Tuesday, September 6, 2011

The King's Speech and Mine-postscript

The Stuttering Foundation of America has gained a lot of traction with the movie, The King's Speech, and justifiably so. They are a wonderful organization focusing attention on a misunderstood and sometimes debilitating affliction. They raise awareness and urge those affected to seek help... any help is better than doing nothing.

As I wrote in the post, "The King's Speech and Mine (2/2011), I was a severe stutterer for the first 23 years of my life. I was fortunate enough to learn about and attend the Fluency Shaping Program at Hollins College, in Roanoke, Virginia. I will never say I was cured as no one is truly cured of stuttering, but when I arrived at the program, I was diagnosed as 33% fluent (which meant I couldn't be understood 2/3 of the time I spoke). When I left, I was 99% fluent. My life had changed. Literally.

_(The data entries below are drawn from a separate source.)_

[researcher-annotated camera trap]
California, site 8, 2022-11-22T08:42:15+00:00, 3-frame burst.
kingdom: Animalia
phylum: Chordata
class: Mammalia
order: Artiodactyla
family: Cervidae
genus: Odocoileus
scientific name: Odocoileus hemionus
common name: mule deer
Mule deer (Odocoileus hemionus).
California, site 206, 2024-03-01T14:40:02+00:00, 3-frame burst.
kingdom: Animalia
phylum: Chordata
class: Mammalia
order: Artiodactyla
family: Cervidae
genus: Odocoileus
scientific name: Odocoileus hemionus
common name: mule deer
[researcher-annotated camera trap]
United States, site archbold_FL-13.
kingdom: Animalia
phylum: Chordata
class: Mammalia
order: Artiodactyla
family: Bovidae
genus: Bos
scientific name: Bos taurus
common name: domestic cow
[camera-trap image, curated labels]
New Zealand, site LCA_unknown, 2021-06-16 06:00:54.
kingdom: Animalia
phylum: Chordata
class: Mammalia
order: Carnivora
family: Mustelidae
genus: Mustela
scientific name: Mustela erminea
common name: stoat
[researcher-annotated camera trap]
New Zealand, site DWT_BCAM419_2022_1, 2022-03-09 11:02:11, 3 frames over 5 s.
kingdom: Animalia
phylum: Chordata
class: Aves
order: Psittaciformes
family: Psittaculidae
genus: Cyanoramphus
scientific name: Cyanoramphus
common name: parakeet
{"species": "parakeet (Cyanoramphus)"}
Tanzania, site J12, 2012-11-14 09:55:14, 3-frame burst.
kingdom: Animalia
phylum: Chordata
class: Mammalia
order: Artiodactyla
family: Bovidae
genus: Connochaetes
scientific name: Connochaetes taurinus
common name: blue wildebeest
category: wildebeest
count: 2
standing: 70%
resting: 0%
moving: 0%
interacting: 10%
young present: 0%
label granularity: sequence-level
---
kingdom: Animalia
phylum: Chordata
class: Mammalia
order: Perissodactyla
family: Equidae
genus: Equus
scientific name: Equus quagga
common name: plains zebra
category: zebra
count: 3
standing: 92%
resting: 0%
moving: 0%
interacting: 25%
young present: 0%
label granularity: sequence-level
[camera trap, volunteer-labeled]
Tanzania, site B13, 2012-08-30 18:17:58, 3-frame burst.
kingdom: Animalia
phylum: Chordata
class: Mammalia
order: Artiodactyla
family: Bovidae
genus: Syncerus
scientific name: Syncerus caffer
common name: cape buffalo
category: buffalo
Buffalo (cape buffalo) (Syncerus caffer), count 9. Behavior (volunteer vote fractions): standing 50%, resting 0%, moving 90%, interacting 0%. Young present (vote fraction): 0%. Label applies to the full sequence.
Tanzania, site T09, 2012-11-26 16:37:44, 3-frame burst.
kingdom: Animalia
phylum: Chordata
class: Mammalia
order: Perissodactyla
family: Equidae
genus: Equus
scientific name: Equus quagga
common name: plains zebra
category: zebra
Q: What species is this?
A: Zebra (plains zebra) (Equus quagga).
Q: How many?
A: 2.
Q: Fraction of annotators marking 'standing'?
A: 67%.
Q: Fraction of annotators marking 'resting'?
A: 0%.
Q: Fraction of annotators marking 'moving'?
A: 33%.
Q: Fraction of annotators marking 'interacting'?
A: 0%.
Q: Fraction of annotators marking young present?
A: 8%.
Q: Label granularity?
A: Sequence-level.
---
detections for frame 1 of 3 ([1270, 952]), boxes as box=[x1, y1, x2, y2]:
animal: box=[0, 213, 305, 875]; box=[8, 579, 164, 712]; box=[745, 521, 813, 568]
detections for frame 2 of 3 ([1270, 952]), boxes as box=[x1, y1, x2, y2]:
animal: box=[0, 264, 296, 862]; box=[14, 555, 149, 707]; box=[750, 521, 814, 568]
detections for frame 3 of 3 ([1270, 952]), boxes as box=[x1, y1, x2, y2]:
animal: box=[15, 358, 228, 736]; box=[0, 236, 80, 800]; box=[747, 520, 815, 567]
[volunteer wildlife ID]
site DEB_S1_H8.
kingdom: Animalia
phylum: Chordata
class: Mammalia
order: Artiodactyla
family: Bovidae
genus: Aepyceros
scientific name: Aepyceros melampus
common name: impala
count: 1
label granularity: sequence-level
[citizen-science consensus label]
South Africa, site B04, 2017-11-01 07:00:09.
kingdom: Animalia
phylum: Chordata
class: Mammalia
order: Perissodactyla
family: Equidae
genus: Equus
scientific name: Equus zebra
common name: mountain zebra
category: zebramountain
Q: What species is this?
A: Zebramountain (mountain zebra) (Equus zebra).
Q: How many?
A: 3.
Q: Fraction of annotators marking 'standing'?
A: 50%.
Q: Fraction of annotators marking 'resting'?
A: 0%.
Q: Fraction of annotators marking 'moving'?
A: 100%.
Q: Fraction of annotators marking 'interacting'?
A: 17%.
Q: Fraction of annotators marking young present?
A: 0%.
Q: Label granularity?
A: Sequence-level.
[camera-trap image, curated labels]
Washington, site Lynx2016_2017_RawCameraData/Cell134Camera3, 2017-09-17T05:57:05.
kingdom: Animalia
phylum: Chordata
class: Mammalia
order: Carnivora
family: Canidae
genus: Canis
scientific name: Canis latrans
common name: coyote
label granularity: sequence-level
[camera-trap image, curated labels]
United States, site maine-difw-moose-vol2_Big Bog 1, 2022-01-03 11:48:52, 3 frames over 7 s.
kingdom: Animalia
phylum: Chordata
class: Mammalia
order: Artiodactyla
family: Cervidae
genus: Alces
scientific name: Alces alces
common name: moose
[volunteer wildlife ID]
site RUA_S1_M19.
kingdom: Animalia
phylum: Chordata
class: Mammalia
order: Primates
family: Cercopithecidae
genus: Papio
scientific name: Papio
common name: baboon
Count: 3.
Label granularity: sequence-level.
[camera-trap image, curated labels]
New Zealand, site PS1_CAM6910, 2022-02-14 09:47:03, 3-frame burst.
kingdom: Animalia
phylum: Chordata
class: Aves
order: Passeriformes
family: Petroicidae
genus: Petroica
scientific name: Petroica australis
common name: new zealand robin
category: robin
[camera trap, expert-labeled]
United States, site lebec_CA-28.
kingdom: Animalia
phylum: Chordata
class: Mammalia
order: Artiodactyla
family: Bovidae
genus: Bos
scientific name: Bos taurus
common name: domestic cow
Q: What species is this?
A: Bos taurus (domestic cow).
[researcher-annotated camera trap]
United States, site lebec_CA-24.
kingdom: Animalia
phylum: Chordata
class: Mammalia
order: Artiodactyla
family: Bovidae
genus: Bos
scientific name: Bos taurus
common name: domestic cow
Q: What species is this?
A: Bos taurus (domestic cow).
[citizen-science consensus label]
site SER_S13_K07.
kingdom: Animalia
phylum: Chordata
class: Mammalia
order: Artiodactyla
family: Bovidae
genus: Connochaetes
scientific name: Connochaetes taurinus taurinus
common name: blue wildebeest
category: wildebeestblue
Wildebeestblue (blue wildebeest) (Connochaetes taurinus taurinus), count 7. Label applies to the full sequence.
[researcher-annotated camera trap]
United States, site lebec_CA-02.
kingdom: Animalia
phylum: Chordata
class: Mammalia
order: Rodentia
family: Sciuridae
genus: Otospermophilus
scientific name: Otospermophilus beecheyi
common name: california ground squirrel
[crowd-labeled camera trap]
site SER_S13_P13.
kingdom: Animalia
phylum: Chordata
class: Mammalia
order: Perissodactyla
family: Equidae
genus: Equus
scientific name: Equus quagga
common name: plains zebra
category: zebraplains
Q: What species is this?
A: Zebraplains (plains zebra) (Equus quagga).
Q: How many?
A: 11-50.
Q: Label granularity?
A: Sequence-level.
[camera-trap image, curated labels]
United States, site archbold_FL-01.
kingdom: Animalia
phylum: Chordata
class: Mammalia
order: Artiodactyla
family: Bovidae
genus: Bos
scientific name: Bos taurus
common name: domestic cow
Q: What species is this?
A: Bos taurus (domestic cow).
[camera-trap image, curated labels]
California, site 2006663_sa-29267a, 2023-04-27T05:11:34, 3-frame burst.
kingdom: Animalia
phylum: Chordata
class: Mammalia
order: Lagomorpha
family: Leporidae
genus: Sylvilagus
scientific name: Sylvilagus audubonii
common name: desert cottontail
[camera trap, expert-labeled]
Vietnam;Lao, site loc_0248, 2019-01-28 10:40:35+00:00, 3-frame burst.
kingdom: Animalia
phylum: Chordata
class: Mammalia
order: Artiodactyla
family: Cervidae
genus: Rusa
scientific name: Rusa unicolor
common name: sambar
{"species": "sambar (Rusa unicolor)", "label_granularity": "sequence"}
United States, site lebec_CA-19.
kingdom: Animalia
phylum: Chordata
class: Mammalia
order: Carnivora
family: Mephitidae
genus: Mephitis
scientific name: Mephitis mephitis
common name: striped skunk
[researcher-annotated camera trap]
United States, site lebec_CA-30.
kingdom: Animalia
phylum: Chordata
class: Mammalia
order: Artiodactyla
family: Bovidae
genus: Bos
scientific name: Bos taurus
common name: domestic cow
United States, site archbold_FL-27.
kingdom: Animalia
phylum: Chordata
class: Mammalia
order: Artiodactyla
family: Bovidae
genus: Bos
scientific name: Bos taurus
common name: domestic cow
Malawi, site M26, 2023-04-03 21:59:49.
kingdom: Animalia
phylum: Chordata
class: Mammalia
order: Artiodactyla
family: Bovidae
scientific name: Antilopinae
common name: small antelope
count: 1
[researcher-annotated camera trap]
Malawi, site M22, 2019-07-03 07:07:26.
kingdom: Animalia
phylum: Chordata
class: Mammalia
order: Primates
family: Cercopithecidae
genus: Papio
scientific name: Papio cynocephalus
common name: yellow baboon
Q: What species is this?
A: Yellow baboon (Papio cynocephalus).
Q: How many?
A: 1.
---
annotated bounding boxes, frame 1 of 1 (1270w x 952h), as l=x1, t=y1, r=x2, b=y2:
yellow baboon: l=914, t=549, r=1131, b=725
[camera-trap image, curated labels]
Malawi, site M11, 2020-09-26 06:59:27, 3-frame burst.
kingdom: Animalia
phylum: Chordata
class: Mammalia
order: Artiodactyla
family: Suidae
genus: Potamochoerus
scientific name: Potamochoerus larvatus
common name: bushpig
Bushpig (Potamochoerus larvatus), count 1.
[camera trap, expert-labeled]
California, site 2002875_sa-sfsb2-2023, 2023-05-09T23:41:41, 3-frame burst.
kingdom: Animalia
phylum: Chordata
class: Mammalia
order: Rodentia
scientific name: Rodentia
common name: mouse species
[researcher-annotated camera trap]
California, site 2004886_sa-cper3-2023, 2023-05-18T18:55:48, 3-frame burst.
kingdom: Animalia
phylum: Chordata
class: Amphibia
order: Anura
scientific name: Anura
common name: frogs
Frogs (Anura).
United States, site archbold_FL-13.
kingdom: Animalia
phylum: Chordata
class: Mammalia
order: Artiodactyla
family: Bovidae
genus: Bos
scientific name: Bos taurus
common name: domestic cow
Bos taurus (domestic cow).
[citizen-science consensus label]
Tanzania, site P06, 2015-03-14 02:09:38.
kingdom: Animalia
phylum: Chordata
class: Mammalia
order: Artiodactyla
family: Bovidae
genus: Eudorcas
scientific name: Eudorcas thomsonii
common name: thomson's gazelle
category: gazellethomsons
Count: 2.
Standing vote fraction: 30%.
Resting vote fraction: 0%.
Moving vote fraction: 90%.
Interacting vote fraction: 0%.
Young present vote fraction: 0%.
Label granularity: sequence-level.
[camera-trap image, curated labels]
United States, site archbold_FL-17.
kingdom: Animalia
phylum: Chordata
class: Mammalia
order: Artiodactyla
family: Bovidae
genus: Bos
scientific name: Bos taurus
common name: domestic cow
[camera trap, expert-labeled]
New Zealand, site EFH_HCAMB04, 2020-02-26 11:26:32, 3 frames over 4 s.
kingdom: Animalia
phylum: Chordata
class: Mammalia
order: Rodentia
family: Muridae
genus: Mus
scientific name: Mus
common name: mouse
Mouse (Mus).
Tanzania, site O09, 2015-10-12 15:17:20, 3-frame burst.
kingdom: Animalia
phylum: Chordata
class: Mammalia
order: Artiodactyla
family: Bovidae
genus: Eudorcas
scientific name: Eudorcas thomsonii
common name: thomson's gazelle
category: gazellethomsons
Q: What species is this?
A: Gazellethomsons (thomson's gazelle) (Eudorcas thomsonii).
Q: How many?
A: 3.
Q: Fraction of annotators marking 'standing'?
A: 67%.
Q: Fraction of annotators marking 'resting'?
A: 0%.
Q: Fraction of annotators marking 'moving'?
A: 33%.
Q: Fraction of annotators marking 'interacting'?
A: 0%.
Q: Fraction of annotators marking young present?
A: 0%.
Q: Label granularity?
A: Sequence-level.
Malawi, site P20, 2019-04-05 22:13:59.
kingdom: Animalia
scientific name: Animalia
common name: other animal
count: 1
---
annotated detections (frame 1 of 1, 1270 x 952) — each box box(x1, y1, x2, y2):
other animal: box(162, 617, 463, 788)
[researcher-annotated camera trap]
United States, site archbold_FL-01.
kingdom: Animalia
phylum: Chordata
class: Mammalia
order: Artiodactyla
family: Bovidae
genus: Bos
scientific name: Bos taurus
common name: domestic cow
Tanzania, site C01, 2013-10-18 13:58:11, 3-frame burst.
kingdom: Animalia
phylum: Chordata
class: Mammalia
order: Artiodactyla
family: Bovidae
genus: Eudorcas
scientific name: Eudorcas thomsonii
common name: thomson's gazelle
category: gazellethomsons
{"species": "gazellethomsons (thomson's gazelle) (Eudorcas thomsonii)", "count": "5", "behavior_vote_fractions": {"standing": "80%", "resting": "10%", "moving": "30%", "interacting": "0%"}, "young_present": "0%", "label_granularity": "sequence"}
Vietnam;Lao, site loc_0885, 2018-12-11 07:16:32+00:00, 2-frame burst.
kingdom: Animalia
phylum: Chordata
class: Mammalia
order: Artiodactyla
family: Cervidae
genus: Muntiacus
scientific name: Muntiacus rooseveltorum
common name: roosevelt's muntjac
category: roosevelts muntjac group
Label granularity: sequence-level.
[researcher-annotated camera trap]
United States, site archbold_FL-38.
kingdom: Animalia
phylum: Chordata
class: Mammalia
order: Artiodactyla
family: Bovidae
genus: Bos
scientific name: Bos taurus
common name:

The SFA ran a contest last month: What, if anything, are you doing differently since seeing "The King's Speech"?

This was my entry...

Let's see... I contacted some old acquaintances (pre-fluency) and, among other things, thanked them for their patience, friendship and understanding when I was at my worst, speech-wise. I put a call into Jane Fraser (Executive Director of SFA), who I have gotten to "know" over the years, but have never had the pleasure of actually meeting. I again offered my "pro-bono" services-- in the past, I have written and designed some ads for the SFA. I called Hollins to try to get in touch with some of the staff people who helped transform my life. And finally, I sat in with a monthly NSA support group meeting in Portland, Oregon and showed the attendees my "before and after" video from Hollins. For the most part, the people who were there were moderate stutterers--there was one man who was quite severe. What concerned me a bit is that, for the most part, the consensus among them was that I am "special" (because my speech improved so dramatically). I don't consider myself "special." I just took the Hollins Fluency Shaping Program as seriously as I could.

It's been over 38 years and I am, for all intents and purposes, fluent. As I have discussed with Jane, there are those who are almost contemptuous of the Hollins program and question their high success rate. I have always thought, if I can do it, anyone can do it. I also truly believe the line I wrote for one of the FSA ads: "There are many proven, effective ways to reduce stuttering. Doing nothing is not one of them."